_SET TASKS_:
[1] From the fringe-benefit excerpt, list the cases cited as instances where the Commission has calculated fringe benefits by this method.
[2] Reproduce the fringe-benefit excerpt word for word, starting at the words "The longevity pay" and ending after "figures on Tables 15 - 21.".
══ DOCUMENT EXTRACT ══
In determining comparability of a fringe benefit, the Commission shall first determine whether the particular benefit is prevalent, and then determine comparability among those who offer the prevalent benefit. This is based upon a number of reasons. First, the definition of "prevalent" and the language of § 48-818 supports elimination of the array employers which are not among the prevalent. "Prevalent" is defined as "[w]idely existing; generally practiced, occurring or accepted." Valentine Educ. Ass'n v. School Dist. No. 6, 8 CIR 271, 277 (1986). Section 48-818 states that the Commission shall establish conditions of employment which are comparable to the prevalent. "[T]he Commission of Industrial Relations shall establish rates of pay and conditions of employment which are comparable to the prevalent wage rates paid and conditions of employment maintained for the same or similar work of workers exhibiting like or similar skills under the same or similar working conditions." Neb. Rev. Stat. § 48-818 (1993). This indicates that the Commission should first determine what is widely existing or generally practiced among the array of compared-to employers and then determine what is comparable among the prevalent practice.

Second, in the interest of fairness, comparability should be determined by eliminating the array employers which are not among the prevalent. If a particular fringe benefit is not offered by a majority of the array of compared-to employers, then that benefit is eliminated. No value is given for the fact that a minority of the array employers provide this benefit. Conversely, when a majority of the array employers provide a benefit, no value should be given for the minority of array employers which do not provide the benefit. The majority rules, whether it is prevalent to provide a benefit or not prevalent to provide the benefit.

The Commission has frequently calculated fringe benefits in this manner. See Omaha Police Union Local 101 v. City of Omaha, 11 CIR 114 (1991); Nebraska Pub. Employees Local Union 251 v. County of Douglas, 11 CIR 189 (1992); Neligh-Oakdale Educ. Ass'n v. Antelope County School Dist. 0009, 12 CIR 21 (1993); General Drivers & Helpers Local Union No. 554 v. Robertson, 12 CIR 120 (1995).

Thus, the Commission shall first determine whether a fringe benefit is prevalent among the array of compared-to employers and then determine comparability among those providing the prevalent benefit.

Moot Fringe Benefits

The following fringe benefits are moot because the year in dispute is over. See Nebraska Pub. Employees Local Union 251 v. Otoe County, 12 CIR 177, 194 (1996).

Conditions of Employment That Are Management Prerogative

The following conditions of employment are management prerogative and, therefore, comparability will not be determined:

Longevity Pay

The longevity pay for the job classifications involved in this proceeding are set forth on Tables 15 - 21. These tables show the annual amount of longevity pay that is prevalent after specified years of employment. The Respondent shall increase its longevity pay to the midpoint figures on Tables 15 - 21.
═══
══ RECORD LIST ══
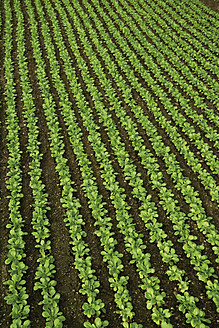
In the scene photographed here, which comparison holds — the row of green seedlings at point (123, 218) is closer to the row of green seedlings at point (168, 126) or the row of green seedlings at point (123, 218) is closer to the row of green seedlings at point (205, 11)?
the row of green seedlings at point (168, 126)

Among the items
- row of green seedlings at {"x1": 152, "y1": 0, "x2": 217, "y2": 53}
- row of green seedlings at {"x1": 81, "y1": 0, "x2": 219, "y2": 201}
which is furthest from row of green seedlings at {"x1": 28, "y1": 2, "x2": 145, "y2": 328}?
row of green seedlings at {"x1": 152, "y1": 0, "x2": 217, "y2": 53}

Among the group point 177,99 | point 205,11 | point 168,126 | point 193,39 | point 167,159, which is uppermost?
point 205,11

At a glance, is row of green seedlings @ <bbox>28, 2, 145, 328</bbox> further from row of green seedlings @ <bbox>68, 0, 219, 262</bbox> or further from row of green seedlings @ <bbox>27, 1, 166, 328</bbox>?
row of green seedlings @ <bbox>68, 0, 219, 262</bbox>

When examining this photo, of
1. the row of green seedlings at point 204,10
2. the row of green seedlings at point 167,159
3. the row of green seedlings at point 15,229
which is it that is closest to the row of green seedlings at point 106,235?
the row of green seedlings at point 15,229

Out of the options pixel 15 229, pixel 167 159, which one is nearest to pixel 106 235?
pixel 15 229

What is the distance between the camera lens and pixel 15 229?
16.9 ft

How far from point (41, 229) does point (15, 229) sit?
0.54 m

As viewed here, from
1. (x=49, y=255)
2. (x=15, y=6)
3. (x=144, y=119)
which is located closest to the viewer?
(x=49, y=255)

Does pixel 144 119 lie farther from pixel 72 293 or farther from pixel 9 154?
pixel 72 293

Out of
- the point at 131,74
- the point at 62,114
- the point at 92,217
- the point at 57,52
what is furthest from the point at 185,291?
the point at 57,52

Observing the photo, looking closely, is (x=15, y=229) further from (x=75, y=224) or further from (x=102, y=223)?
(x=102, y=223)

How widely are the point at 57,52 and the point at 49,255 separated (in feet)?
30.5

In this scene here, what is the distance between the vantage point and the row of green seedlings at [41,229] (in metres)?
4.07

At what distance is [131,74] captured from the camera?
9.66 metres
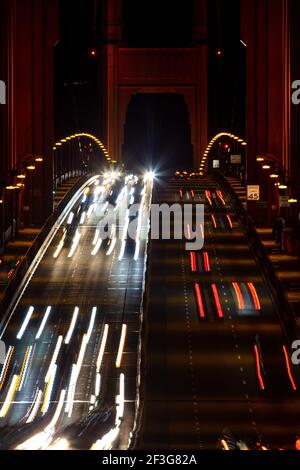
═══
_FULL ANSWERS_:
[1]
- Omaha Police Union Local 101 v. City of Omaha, 11 CIR 114 (1991)
- Nebraska Pub. Employees Local Union 251 v. County of Douglas, 11 CIR 189 (1992)
- Neligh-Oakdale Educ. Ass'n v. Antelope County School Dist. 0009, 12 CIR 21 (1993)
- General Drivers & Helpers Local Union No. 554 v. Robertson, 12 CIR 120 (1995)

[2]
The longevity pay for the job classifications involved in this proceeding are set forth on Tables 15 - 21. These tables show the annual amount of longevity pay that is prevalent after specified years of employment. The Respondent shall increase its longevity pay to the midpoint figures on Tables 15 - 21.